All of lore.kernel.org
 help / color / mirror / Atom feed
From: zhoucm1 <david1.zhou-5C7GfCeVMHo@public.gmane.org>
To: "Nicolai Hähnle"
	<nhaehnle-Re5JQEeQqe8AvxtiuMwx3w@public.gmane.org>,
	"Samuel Pitoiset"
	<samuel.pitoiset-Re5JQEeQqe8AvxtiuMwx3w@public.gmane.org>,
	amd-gfx-PD4FTy7X32lNgt0PjOBp9y5qC8QIuHrW@public.gmane.org
Subject: Re: [PATCH v2 1/2] drm/amdgpu: fix a potential deadlock in amdgpu_bo_create_restricted()
Date: Tue, 14 Feb 2017 10:56:32 +0800	[thread overview]
Message-ID: <58A271E0.9090807@amd.com> (raw)
In-Reply-To: <60486a5c-0ac3-675e-86f6-67f67db1213c-Re5JQEeQqe8AvxtiuMwx3w@public.gmane.org>



On 2017年02月14日 03:03, Nicolai Hähnle wrote:
> On 13.02.2017 19:58, Nicolai Hähnle wrote:
>> On 13.02.2017 19:38, Samuel Pitoiset wrote:
>>>
>>>
>>> On 02/13/2017 07:09 PM, Nicolai Hähnle wrote:
>>>> On 13.02.2017 19:04, Nicolai Hähnle wrote:
>>>>> On 13.02.2017 18:49, Samuel Pitoiset wrote:
>>>>>>
>>>>>>
>>>>>> On 02/13/2017 05:25 PM, Nicolai Hähnle wrote:
>>>>>>> On 09.02.2017 11:33, Samuel Pitoiset wrote:
>>>>>>>> When ttm_bo_init() fails, the reservation mutex should be 
>>>>>>>> unlocked.
>>>>>>>>
>>>>>>>> In debug build, the kernel reported "possible recursive locking
>>>>>>>> detected" in this codepath. For debugging purposes, I also added
>>>>>>>> a "WARN_ON(ww_mutex_is_locked())" when ttm_bo_init() fails and the
>>>>>>>> mutex was locked as expected.
>>>>>>>>
>>>>>>>> This should fix (random) GPU hangs. The easy way to reproduce the
>>>>>>>> issue is to change the "Super Sampling" option from 1.0 to 2.0 in
>>>>>>>> Hitman. It will create a huge buffer, evict a bunch of buffers
>>>>>>>> (around ~5k) and deadlock.
>>>>>>>>
>>>>>>>> This regression has been introduced pretty recently.
>>>>>>>>
>>>>>>>> v2: only release the mutex if resv is NULL
>>>>>>>>
>>>>>>>> Fixes: 12a852219583 ("drm/amdgpu: improve
>>>>>>>> AMDGPU_GEM_CREATE_VRAM_CLEARED handling (v2)")

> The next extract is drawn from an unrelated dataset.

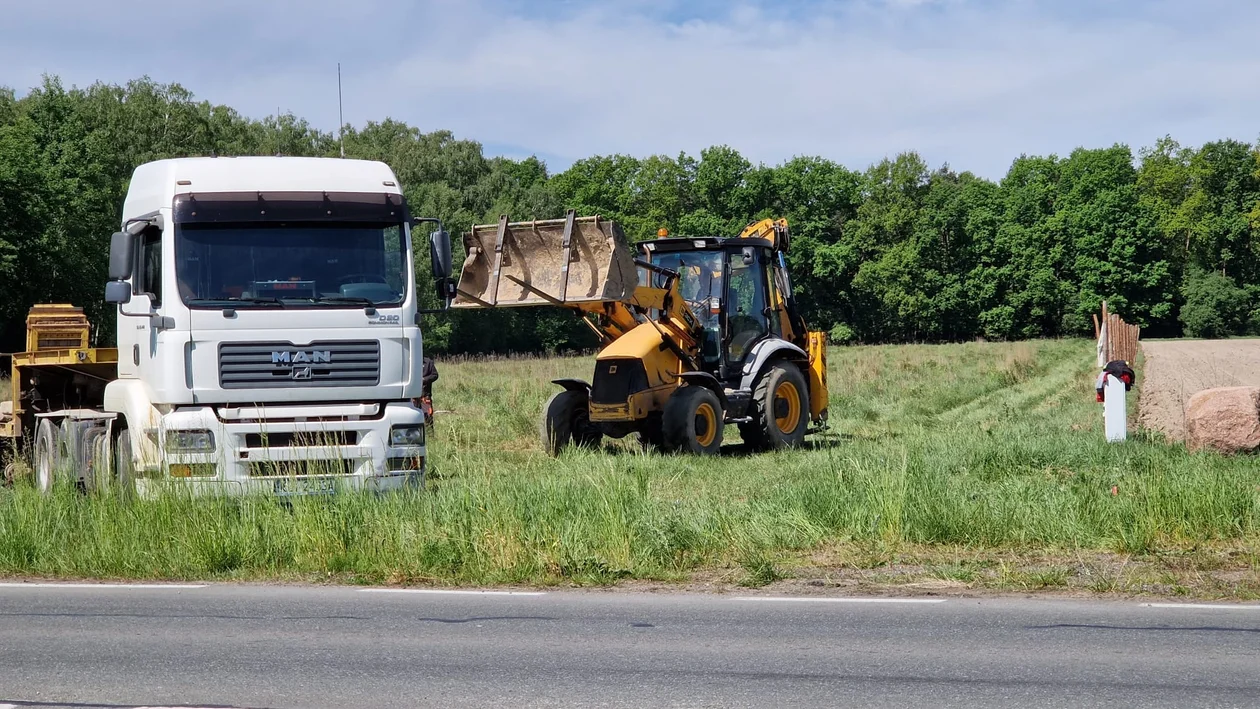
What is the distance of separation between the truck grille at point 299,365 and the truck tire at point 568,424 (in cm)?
585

>>>>>>>> Signed-off-by: Samuel Pitoiset <samuel.pitoiset@gmail.com>
>>>>>>>> ---
>>>>>>>>  drivers/gpu/drm/amd/amdgpu/amdgpu_object.c | 5 ++++-
>>>>>>>>  1 file changed, 4 insertions(+), 1 deletion(-)
>>>>>>>>
>>>>>>>> diff --git a/drivers/gpu/drm/amd/amdgpu/amdgpu_object.c
>>>>>>>> b/drivers/gpu/drm/amd/amdgpu/amdgpu_object.c
>>>>>>>> index d1ef1d064de4..556236a112c1 100644
>>>>>>>> --- a/drivers/gpu/drm/amd/amdgpu/amdgpu_object.c
>>>>>>>> +++ b/drivers/gpu/drm/amd/amdgpu/amdgpu_object.c
>>>>>>>> @@ -403,8 +403,11 @@ int amdgpu_bo_create_restricted(struct
>>>>>>>> amdgpu_device *adev,
>>>>>>>>              &bo->placement, page_align, !kernel, NULL,
>>>>>>>>              acc_size, sg, resv ? resv : &bo->tbo.ttm_resv,
>>>>>>>>              &amdgpu_ttm_bo_destroy);
>>>>>>>> -    if (unlikely(r != 0))
>>>>>>>> +    if (unlikely(r != 0)) {
>>>>>>>> +        if (!resv)
>>>>>>>> + ww_mutex_unlock(&bo->tbo.resv->lock);
>>>>>>>>          return r;
>>>>>>>> +    }
>>>>>>>
>>>>>>> I was looking at this myself a couple of weeks back, and I'm pretty
>>>>>>> sure
>>>>>>> I had this exact same patch just to realize that it's actually
>>>>>>> incorrect.
>>>>>>>
>>>>>>> The problem is that ttm_bo_init will actually call the destroy
>>>>>>> function
>>>>>>> (in our case, amdgpu_ttm_bo_destroy), so at this point, bo has been
>>>>>>> freed.
>>>>>>>
>>>>>>> This code is a huge mess. I'm surprised though: have you verified
>>>>>>> that
>>>>>>> this patch actually fixes a hang?
>>>>>>
>>>>>> Yes, I triple-checked. I can't reproduce the hangs with Hitman.
>>>>>
>>>>> That's surprising, but a relief. Maybe it ties into some of the other
>>>>> problems I'm seeing as well.
>>>>>
>>>>> This means we need a real fix for this; I still think the current 
>>>>> patch
>>>>> is broken.
>>>>>
>>>>>
>>>>>> This fixes a deadlock, here's the report:
>>>>>> https://hastebin.com/durodivoma.xml
>>>>>>
>>>>>> The resv->lock has to be unlocked when ttm_bo_init() fails (I 
>>>>>> checked
>>>>>> with a WARN_ON(is_locked)) because it doesn't call the destroy
>>>>>> function
>>>>>> in all situations. Presumably, when drm_vma_offset_add() fails and
>>>>>> resv
>>>>>> is not NULL, the mutex is not unlocked.
>>>>>
>>>>> On which code path is the destroy function not called? If that is the
>>>>> case, we're leaking memory.
>>>>>
>>>>> With the patch as-is, the error paths are either leaking memory (if
>>>>> you're right) or accessing memory after it's freed (otherwise).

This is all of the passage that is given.